OPPENHEIMER STRATEGIC DIVERSIFIED INCOME FUND
Supplement dated September 19, 1994
to the Statement of Additional Information dated February 1, 1994
The Statement of Additional Information is amended as follows:
1. The Supplement dated April 25, 1994 is hereby replaced:
2. The paragraph entitled "Major Shareholders" in the section
captioned "Trustees and Officers" on page 24 is deleted in its
entirety and replaced with the following:
Major Shareholders. As of September 15, 1994, the only
person(s) known by the management of the Fund to be the
record or beneficial owner of 5% or more of the
outstanding shares of the Fund were as follows: (1) R.
Duffield & C.R. Player, Jr., Co-Trustees of the
Charitable Remainder Unitrust for Lives of Donor Ruth
McCormick Tankersley & Mark M. Miller, P.O. Box 401,
Barnesville, Maryland 20838-0401, which was the record
owner of 690,500.544 Class C shares (approximately 8.46%
of the Class C shares outstanding); (2) R. Duffield &
C.R. Player, Jr., Co-Trustees of the Charitable Remainder
Unitrust for Lives of Donor Ruth McCormick Tankersley &
Kristie Miller, P.O. Box 401, Barnesville, Maryland
20838-0401 which was the record owner of 690,500.544
Class C shares (approximately 8.46% of the Class C shares
outstanding); and (3) R. Duffield & C.R. Player, Jr., Co-
Trustees of the Charitable Remainder Unitrust for Lives
of Donor Ruth McCormick Tankersley & Tiffany Wolfe, P.O.
Box 401, Barnesville, Maryland 20838-0401 which was the
record owner of 690,500.544 Class C shares (approximately
8.46% of the Class C shares outstanding) (collectively,
the "Trusts").
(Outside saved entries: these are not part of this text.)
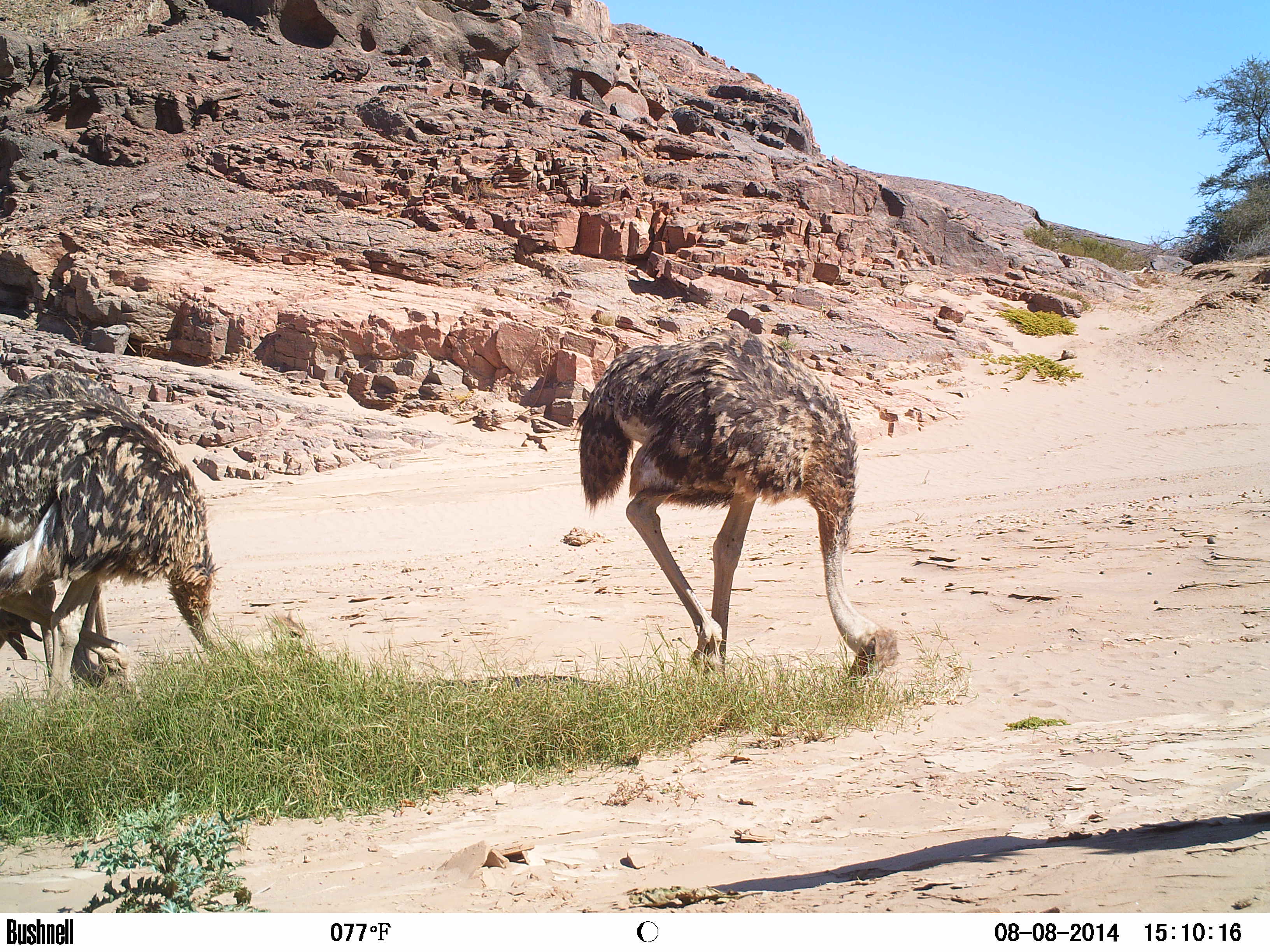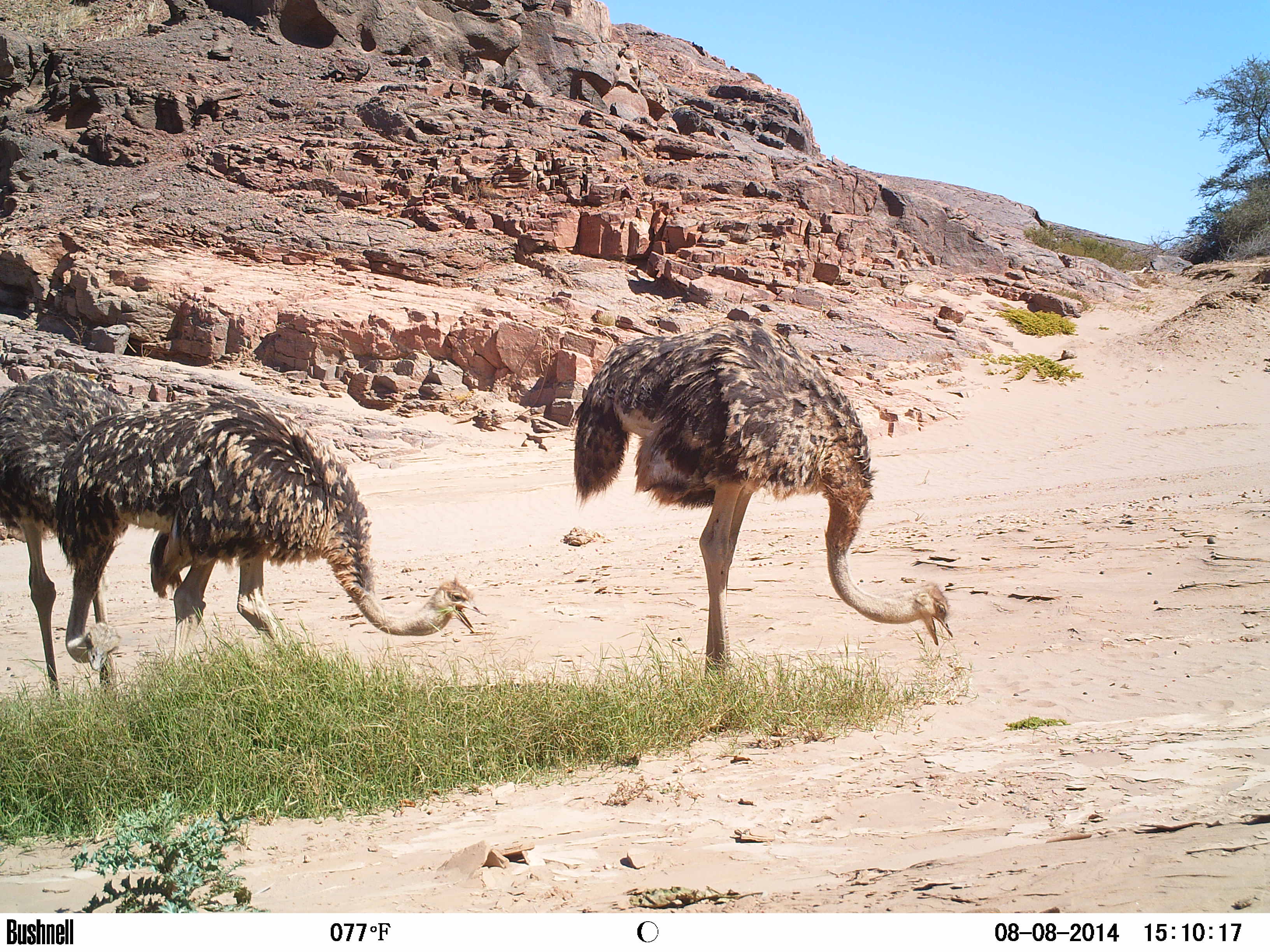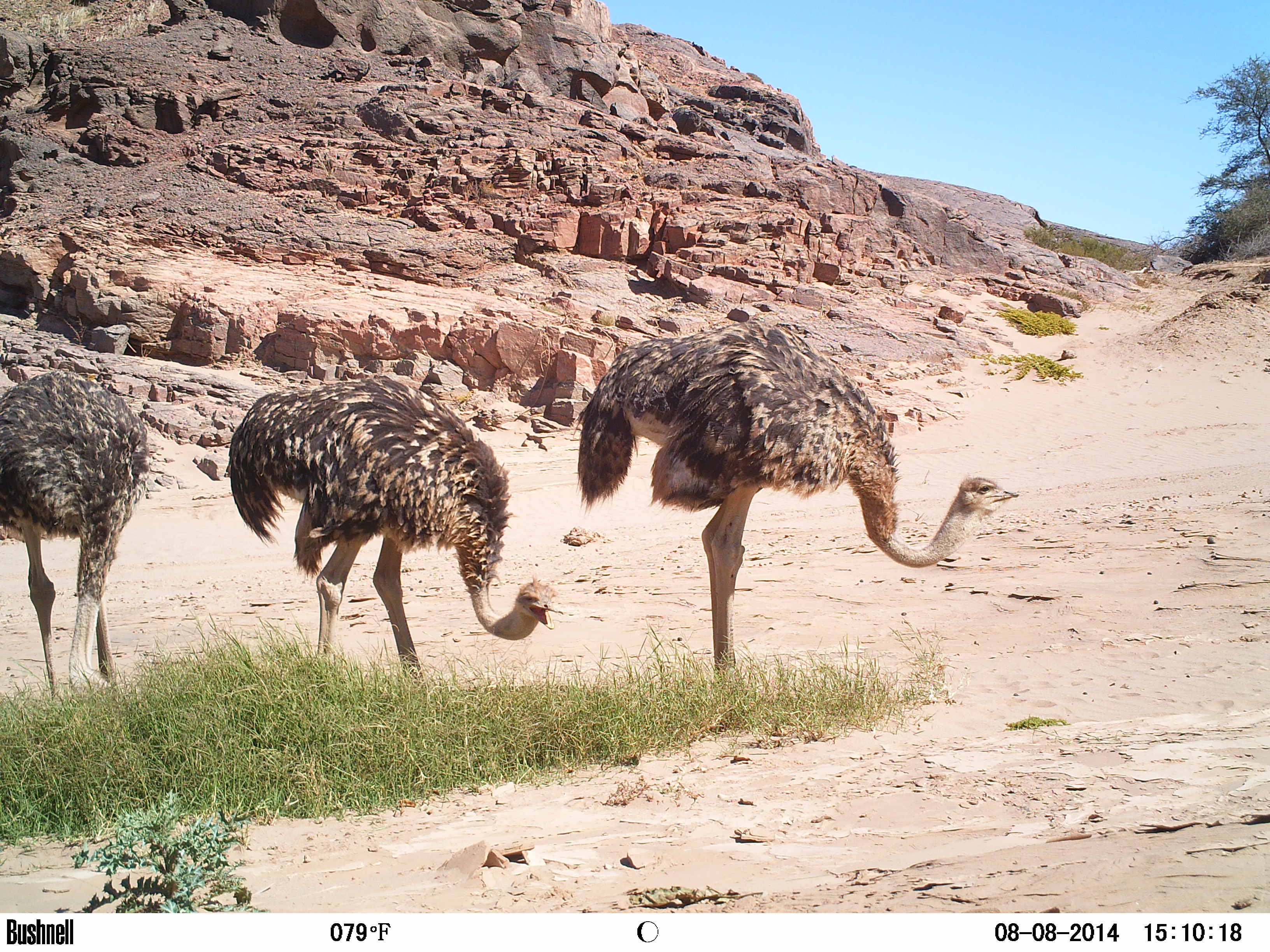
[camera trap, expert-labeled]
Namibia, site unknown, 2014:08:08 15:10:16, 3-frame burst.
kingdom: Animalia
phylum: Chordata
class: Aves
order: Struthioniformes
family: Struthionidae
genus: Struthio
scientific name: Struthio camelus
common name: common ostrich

Each such Trust has entered into an
agreement with the Fund which provides that as long as
the Trust owns the shares of the Fund, it will vote such
shares on any matter presented at a shareholders meeting
in the same proportion as other shareholders.
3. The third paragraph in the section captioned "Investment
Management Services" on page 24 is deleted in its entirety and is
replaced with the following:
The Agreement contains no expense limitation.
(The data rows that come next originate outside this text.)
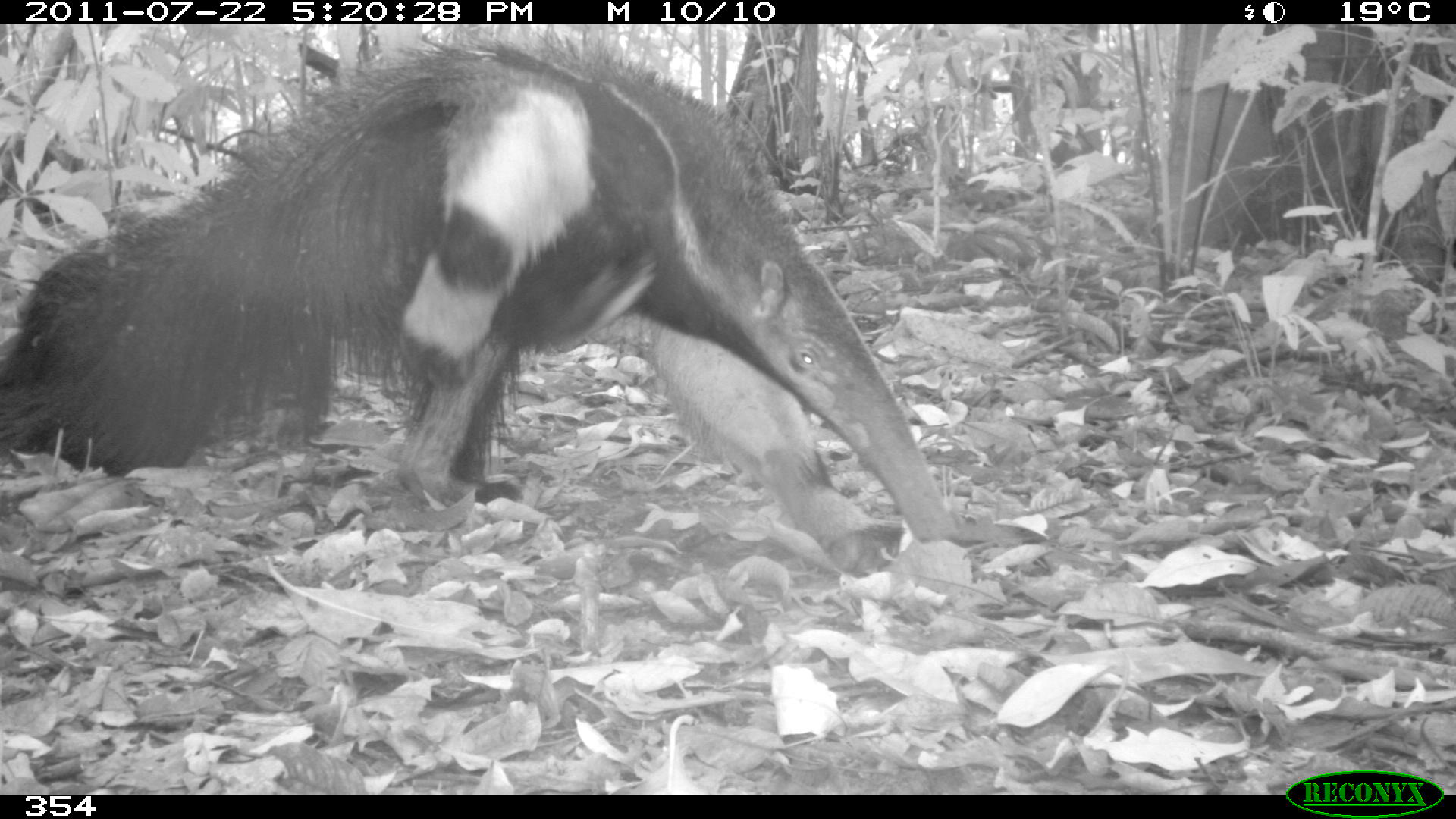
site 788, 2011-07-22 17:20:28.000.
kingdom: Animalia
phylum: Chordata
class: Mammalia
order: Pilosa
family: Myrmecophagidae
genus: Myrmecophaga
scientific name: Myrmecophaga tridactyla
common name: giant anteater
Myrmecophaga tridactyla (giant anteater).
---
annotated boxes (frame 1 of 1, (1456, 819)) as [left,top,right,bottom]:
myrmecophaga tridactyla: [0,27,957,573]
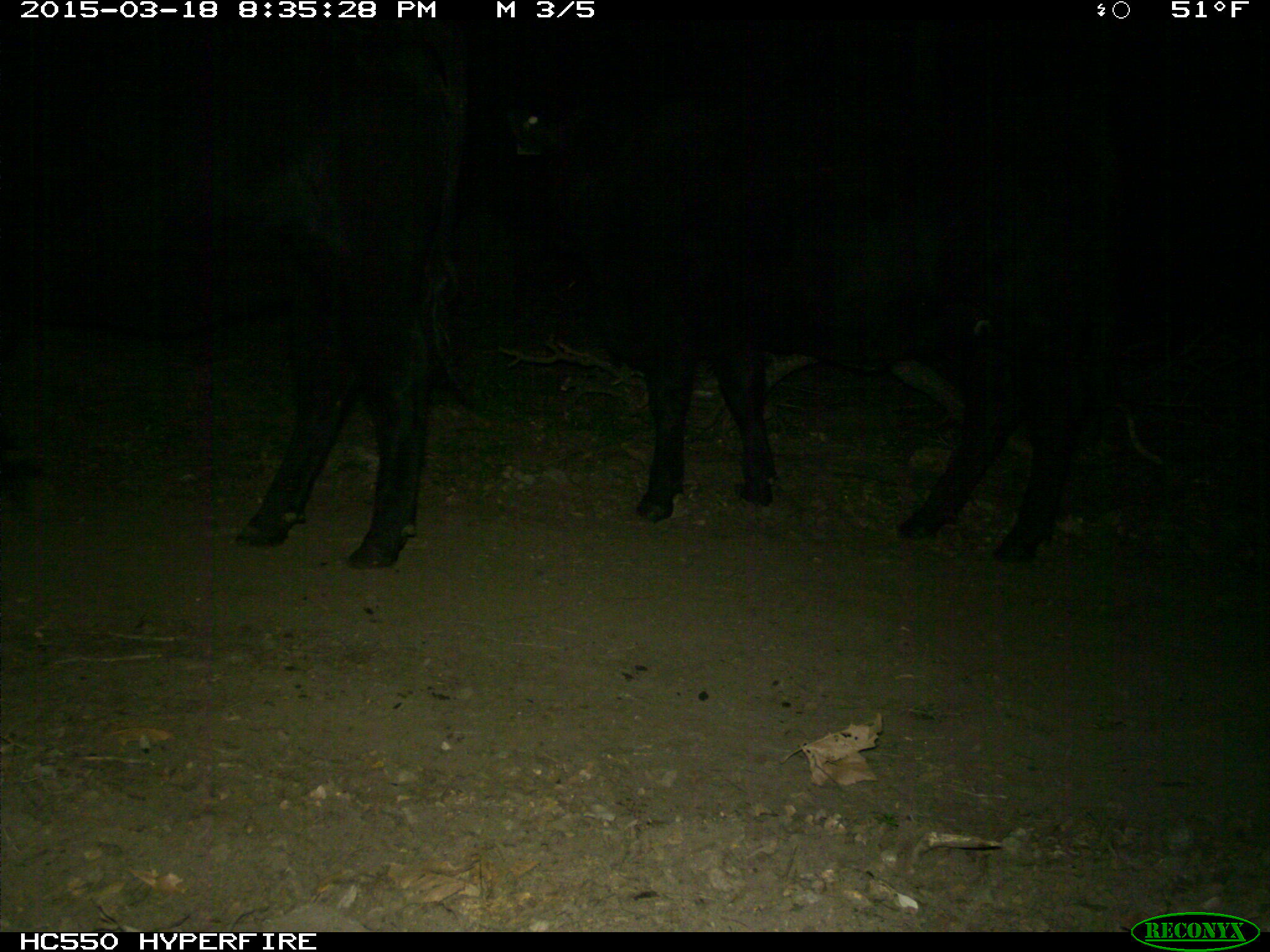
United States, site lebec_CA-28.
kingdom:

However, independently of the Agreement, the Manager has
voluntarily agreed to reimburse the Fund if aggregate
expenses (with specified exceptions) exceed the most
stringent state regulatory limitation on Fund expenses
applicable to the Fund. At present, this limitation,
imposed by California, limits such expenses to 2.5% of
the first $30 million of average annual net assets, 2.0%
of the next $70 million, and 1.5% of average annual net
assets in excess of $100 million. In addition,
independently of the Agreement, the Manager has
voluntarily agreed to assume any expenses of the Fund in
a fiscal year to the extent required to enable the Fund
to accrue income, net of expenses, to allow the Fund to
pay dividends at the annualized rate of $.375 per share
(pro rated for the Fund's first fiscal period, which will
be eight months). Effective May 15, 1994, the Manager
has voluntarily agreed to assume any expenses of the Fund
in a fiscal year to the extent required to enable the
Fund to accrue income, net of expenses, to allow the Fund
to pay dividends at the annualized rate of $.3525 per
share. The Fund may not necessarily pay all of its
accrued income as dividends each month. The payment of
the management fee at the end of the month will be
reduced so that there will not be any accrued but unpaid
liability under these expense limitations. The Manager
reserves the right to terminate or amend either of these
undertakings at any time. Any assumption of the Fund's
expenses under either undertaking would lower the Fund's
overall expense ratio and increase its total return
during any period in which expenses are limited.